Le Criton, de même que l’Euthyphron, se relie naturellement à l’Apologie ; mais il s’y relie moins étroitement. L’Euthyphron, suppléant à l’insuffisance des explications fournies par l’Apologie sur la religion de Socrate, touchait à une question capitale, sur laquelle il était urgent que le public fût éclairé. Du moment que Platon entreprenait de faire mieux connaître son maître, c’était par là qu’il devait commencer. Le sujet traité dans le Criton était loin d’avoir la même importance.
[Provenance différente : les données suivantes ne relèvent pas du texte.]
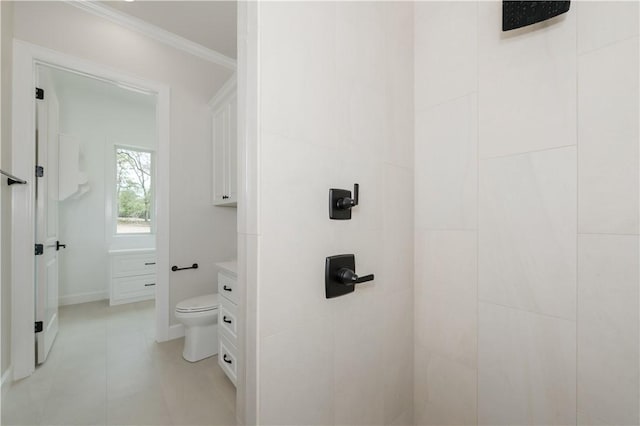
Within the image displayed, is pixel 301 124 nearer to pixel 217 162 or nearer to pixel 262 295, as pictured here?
pixel 262 295

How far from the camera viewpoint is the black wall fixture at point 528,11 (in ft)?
2.61

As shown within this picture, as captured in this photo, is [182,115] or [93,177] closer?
[182,115]

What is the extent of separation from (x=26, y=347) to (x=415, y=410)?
8.18ft

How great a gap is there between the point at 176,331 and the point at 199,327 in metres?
0.57

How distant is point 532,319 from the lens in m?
0.90

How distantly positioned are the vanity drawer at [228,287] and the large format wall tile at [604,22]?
1864 millimetres

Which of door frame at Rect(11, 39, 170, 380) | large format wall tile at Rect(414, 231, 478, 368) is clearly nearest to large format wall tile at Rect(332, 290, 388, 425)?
large format wall tile at Rect(414, 231, 478, 368)

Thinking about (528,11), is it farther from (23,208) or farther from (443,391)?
(23,208)

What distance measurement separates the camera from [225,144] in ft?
7.87

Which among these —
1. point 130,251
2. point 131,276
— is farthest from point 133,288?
point 130,251

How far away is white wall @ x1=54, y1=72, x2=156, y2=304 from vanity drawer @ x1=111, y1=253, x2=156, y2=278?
36 centimetres

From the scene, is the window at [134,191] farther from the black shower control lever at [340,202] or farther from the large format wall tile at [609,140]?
the large format wall tile at [609,140]

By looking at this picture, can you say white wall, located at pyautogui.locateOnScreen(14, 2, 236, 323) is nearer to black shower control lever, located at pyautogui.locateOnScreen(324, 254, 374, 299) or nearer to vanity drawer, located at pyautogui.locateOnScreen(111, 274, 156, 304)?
vanity drawer, located at pyautogui.locateOnScreen(111, 274, 156, 304)

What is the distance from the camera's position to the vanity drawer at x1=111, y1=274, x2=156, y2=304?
337 centimetres
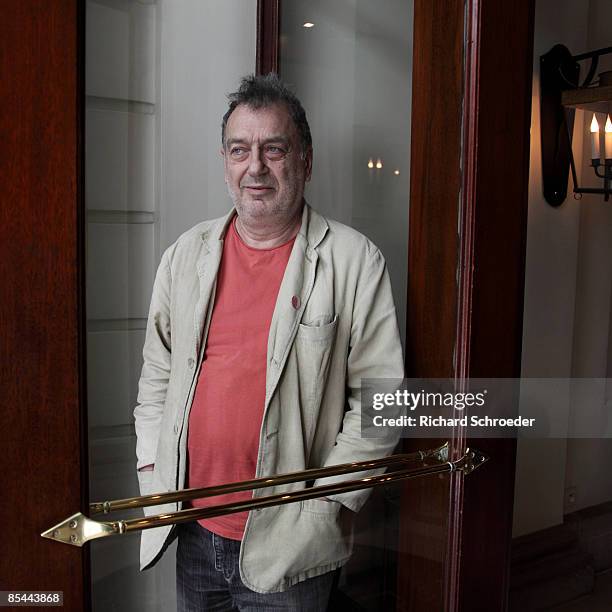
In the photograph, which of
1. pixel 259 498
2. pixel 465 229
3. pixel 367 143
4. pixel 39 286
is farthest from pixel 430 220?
pixel 39 286

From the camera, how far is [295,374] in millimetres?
1061

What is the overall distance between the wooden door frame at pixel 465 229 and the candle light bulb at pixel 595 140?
0.10 metres

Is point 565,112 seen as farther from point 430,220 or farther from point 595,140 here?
point 430,220

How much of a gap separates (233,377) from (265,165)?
28 cm

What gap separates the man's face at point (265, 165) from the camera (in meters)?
1.01

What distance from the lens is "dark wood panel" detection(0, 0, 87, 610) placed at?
2.87 ft

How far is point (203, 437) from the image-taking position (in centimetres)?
102

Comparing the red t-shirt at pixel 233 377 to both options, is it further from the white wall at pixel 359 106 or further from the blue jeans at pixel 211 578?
the white wall at pixel 359 106

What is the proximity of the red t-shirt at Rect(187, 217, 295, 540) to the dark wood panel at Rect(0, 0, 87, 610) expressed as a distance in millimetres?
157

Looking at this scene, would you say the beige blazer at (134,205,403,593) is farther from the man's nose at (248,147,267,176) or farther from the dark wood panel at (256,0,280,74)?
the dark wood panel at (256,0,280,74)

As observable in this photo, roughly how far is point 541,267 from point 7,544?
0.89m

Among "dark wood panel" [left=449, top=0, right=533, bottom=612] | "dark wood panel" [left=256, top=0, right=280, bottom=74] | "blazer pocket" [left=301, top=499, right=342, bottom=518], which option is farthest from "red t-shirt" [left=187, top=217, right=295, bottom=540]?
"dark wood panel" [left=449, top=0, right=533, bottom=612]

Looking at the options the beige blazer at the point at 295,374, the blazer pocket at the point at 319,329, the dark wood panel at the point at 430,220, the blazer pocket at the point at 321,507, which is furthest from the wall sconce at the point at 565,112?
the blazer pocket at the point at 321,507

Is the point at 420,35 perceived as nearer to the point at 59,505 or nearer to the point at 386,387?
the point at 386,387
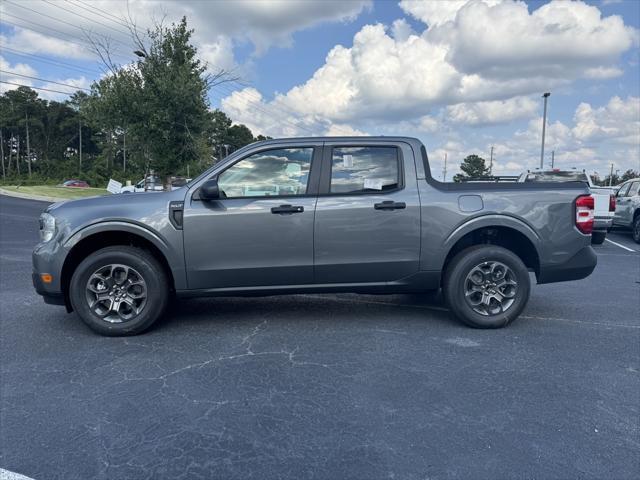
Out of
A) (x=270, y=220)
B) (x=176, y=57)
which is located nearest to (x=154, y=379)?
(x=270, y=220)

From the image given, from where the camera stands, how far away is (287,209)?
4371mm

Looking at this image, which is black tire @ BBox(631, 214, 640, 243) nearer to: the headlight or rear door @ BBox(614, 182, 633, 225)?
rear door @ BBox(614, 182, 633, 225)

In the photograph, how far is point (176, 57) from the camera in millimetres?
19672

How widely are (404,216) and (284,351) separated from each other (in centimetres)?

Socrate, emprisonné après sa condamnation, en attendant l’exécution de la sentence, avait eu, disait-on, les moyens de s’évader ; il avait refusé de le faire. Pour quelles raisons ? Était-ce découragement, manque d’audace, dégoût de la vie ? ou, au contraire, orgueil philosophique, désir de faire admirer son courage, de se distinguer du commun des hommes par quelque action extraordinaire ? Les deux explications devaient avoir cours dans le public, la seconde de préférence ; toutes deux étaient injurieuses pour le sage, qui avait voulu prendre le devoir comme règle unique de ses actes. Platon se dit qu’il ne devait autoriser ni l’une ni l’autre par son silence. Il lui appartenait, à lui qui pensait avoir connu Socrate mieux que personne, de montrer que son refus de fuir était la conséquence naturelle de ses principes. Étant ce qu’il était, il n’avait pas pu agir autrement. En acceptant de s’évader, il se serait démenti lui-même, il aurait en quelque sorte renié ce qu’il avait toujours affirmé. Telle fut l’idée qui inspira l’auteur du Criton. Et, sans doute, dès qu’il l’eut conçue, il sentit quelle occasion elle lui offrait de révéler le véritable caractère de Socrate dans toute sa beauté, en faisant assister ses lecteurs à une de ces délibérations intimes où cette admirable conscience se jugeait elle-même et se décidait.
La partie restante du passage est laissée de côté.